Editas Medicine said today it will license from Massachusetts General Hospital (MGH) intellectual property and technology related to high-fidelity Cas9 nucleases and Cas9 protospacer adjacent motif  (PAM) variants.

The value of the licensing agreement was not disclosed by Editas, which said the deal will enable it to address an expanded range of genetically defined diseases with potential for enhanced specificity.

None of the diseases were identified in the company’s announcement of the licensing agreement.
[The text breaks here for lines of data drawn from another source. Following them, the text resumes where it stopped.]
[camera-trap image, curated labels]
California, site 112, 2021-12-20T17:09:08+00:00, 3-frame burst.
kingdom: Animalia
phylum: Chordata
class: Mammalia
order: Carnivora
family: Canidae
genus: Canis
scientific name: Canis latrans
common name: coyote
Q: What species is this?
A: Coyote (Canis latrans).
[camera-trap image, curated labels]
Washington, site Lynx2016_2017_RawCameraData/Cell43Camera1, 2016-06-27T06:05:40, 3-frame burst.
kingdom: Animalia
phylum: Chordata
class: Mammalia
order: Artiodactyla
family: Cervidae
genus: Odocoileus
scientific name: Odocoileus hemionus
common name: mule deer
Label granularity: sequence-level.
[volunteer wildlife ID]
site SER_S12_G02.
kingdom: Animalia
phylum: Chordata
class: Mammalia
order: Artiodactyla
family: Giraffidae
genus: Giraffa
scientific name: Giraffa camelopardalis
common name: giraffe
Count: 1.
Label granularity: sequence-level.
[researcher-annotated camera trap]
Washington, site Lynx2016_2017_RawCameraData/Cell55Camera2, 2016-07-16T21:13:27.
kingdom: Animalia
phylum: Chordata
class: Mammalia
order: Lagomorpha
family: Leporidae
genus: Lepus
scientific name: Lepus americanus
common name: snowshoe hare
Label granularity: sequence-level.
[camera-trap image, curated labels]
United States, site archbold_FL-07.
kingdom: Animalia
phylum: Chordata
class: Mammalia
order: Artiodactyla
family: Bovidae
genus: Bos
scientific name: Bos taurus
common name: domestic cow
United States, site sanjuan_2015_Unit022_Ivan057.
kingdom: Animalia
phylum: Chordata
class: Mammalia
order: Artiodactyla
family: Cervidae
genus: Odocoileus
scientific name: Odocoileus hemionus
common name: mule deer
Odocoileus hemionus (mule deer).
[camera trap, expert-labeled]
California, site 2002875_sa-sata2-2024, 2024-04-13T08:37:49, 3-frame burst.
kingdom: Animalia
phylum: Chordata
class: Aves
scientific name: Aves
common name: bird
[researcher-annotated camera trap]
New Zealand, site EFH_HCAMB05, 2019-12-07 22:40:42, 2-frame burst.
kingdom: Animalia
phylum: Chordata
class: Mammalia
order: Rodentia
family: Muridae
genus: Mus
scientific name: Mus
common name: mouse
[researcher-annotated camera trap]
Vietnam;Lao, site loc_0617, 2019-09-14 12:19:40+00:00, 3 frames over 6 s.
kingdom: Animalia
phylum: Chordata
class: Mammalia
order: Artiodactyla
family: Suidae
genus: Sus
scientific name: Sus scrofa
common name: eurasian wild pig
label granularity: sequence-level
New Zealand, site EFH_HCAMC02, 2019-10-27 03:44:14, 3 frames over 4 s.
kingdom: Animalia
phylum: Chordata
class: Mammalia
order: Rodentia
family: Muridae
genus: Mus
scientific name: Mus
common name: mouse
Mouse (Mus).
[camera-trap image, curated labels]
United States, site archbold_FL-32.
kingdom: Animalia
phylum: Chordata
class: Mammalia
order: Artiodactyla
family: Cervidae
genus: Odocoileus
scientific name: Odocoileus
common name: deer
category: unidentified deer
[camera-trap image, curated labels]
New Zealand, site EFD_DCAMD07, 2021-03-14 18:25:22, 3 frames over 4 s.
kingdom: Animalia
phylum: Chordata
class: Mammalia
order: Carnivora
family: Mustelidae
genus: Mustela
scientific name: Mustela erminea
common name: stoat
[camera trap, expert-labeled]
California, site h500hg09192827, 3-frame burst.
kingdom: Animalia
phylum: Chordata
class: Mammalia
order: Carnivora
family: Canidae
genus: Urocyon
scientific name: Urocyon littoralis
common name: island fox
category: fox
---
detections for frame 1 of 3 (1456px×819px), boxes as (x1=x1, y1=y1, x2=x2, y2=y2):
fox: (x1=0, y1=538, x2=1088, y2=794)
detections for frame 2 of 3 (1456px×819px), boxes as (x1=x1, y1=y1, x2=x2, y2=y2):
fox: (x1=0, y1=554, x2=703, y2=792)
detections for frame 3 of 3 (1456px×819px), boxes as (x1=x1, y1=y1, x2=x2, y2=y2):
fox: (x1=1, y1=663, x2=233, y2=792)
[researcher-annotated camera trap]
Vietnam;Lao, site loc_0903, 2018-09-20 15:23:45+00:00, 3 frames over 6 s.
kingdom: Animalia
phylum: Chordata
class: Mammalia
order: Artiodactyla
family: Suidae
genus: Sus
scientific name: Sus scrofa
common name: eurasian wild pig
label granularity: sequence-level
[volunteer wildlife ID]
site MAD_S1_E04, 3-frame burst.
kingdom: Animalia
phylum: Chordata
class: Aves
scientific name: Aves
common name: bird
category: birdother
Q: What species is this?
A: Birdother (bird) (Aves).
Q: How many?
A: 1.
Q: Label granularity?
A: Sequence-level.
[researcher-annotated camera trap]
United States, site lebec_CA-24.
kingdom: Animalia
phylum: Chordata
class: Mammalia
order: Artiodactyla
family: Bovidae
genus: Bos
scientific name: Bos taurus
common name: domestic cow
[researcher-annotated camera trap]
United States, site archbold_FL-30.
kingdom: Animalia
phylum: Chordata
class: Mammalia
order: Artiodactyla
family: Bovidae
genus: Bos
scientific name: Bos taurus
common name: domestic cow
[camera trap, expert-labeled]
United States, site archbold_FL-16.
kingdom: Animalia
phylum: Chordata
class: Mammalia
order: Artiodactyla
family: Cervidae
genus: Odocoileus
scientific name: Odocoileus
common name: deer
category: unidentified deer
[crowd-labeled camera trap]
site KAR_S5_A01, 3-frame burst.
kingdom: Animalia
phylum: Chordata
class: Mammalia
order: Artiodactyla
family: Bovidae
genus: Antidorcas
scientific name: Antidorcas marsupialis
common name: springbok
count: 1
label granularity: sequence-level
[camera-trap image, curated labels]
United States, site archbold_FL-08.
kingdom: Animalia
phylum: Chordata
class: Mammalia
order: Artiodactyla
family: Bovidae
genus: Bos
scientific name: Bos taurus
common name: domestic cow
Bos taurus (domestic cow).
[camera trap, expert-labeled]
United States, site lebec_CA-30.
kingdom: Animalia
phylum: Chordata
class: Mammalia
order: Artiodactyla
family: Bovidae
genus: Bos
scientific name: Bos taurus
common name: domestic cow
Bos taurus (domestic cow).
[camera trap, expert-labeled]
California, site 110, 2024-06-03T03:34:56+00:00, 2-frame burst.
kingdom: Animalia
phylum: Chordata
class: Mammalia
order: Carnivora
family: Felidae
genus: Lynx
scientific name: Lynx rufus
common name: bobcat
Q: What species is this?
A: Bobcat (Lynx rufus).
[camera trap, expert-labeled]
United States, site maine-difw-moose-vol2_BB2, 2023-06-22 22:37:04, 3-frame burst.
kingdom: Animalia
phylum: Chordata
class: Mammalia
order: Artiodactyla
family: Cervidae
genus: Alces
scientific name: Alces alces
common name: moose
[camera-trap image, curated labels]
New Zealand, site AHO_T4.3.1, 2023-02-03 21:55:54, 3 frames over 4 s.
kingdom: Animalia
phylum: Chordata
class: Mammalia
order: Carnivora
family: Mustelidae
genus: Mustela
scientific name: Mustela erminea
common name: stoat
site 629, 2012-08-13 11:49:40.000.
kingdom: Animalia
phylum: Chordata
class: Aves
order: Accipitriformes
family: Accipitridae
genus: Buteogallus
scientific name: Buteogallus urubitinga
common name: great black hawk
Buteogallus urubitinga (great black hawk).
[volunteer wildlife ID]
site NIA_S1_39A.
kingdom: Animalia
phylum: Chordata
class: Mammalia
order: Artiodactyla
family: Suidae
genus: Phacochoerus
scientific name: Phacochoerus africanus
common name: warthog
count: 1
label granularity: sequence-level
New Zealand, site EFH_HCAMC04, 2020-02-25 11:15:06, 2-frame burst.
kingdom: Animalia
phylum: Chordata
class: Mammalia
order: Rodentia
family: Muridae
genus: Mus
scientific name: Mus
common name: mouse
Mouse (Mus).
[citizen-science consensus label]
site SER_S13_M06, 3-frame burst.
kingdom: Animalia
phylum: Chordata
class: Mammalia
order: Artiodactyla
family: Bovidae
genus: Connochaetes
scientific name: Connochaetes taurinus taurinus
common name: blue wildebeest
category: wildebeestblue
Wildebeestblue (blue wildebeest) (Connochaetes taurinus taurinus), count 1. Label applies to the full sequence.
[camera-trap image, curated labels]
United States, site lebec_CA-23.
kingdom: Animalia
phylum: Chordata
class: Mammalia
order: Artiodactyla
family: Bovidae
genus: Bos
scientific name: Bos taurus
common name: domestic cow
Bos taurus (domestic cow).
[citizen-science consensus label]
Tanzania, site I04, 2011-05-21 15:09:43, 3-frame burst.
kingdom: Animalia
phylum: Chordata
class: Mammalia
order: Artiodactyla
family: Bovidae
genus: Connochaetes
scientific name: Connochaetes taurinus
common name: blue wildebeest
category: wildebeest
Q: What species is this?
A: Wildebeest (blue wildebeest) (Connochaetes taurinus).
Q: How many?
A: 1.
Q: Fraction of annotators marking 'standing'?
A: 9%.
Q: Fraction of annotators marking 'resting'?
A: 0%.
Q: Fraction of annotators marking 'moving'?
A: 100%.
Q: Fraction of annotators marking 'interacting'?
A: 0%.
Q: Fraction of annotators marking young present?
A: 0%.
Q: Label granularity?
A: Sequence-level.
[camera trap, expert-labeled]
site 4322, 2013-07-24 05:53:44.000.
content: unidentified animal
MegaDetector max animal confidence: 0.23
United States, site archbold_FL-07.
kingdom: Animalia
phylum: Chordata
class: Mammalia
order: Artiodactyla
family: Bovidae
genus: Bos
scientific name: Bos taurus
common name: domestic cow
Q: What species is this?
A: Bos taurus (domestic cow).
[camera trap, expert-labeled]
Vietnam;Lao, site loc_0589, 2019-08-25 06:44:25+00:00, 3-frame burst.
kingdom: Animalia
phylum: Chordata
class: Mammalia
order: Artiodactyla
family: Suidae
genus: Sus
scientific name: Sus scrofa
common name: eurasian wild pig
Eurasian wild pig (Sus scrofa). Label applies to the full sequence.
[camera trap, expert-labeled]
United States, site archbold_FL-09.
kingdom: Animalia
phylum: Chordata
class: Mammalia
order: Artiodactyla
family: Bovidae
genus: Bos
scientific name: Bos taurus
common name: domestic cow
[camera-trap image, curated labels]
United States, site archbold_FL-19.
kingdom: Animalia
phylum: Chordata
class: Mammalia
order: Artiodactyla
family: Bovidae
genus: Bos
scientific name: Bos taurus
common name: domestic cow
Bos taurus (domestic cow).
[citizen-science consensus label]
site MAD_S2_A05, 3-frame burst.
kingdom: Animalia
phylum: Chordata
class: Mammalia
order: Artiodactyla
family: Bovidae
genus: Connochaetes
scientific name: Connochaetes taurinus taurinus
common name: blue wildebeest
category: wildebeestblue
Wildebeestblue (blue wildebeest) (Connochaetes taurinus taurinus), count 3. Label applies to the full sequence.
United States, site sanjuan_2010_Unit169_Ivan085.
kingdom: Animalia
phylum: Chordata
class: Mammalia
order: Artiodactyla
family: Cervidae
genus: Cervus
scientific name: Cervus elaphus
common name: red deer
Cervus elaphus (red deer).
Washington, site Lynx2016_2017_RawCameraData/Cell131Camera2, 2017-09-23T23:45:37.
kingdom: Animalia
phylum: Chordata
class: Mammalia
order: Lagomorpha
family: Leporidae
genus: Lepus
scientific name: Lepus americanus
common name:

Editas is licensing technology developed by one of its scientific co-founders and consultants, J. Keith Joung, M.D., Ph.D. He also holds positions at MGH as associate chief for research, and as the Jim and Ann Orr MGH research scholar in the hospital’s Department of Pathology.

In a paper published January 28 in Nature, a research team led by Dr. Joung described their high-fidelity Cas9 variant—Streptococcus pyogenes Cas9-HF1—which is designed to reduce nonspecific DNA contacts. The researchers reported that SpCas9-HF1 rendered all or nearly all off-target events undetectable by genome-wide break capture and targeted sequencing methods.

The MGH team has also identified and characterized a series of novel S. pyogenes and Staphylococcus aureus Cas9 PAM variants that they said substantially increased the range of sites in the genome capable of being targeted for genome editing.

PAM is the region of the Cas9 protein that helps determine where Cas9 can bind to DNA. The PAM variants were detailed in the July 23, 2015 issue of Nature and the December 2015 issue of Nature Biotechnology.

“Keith Joung and his MGH team have done tremendous work in creating these novel, engineered forms of Cas9, and these advancements align fully with our highly differentiated genome editing platform. We are eager to deploy them and unlock their therapeutic potential,” Editas President and CEO Katrine Bosley said in a statement.

The collaboration comes less than a week after Editas partnered with the San Raffaele Telethon Institute for Gene Therapy (SR-TIGET) to research and develop genome-edited hematopoietic stem cell (HSC) and T-cell therapies.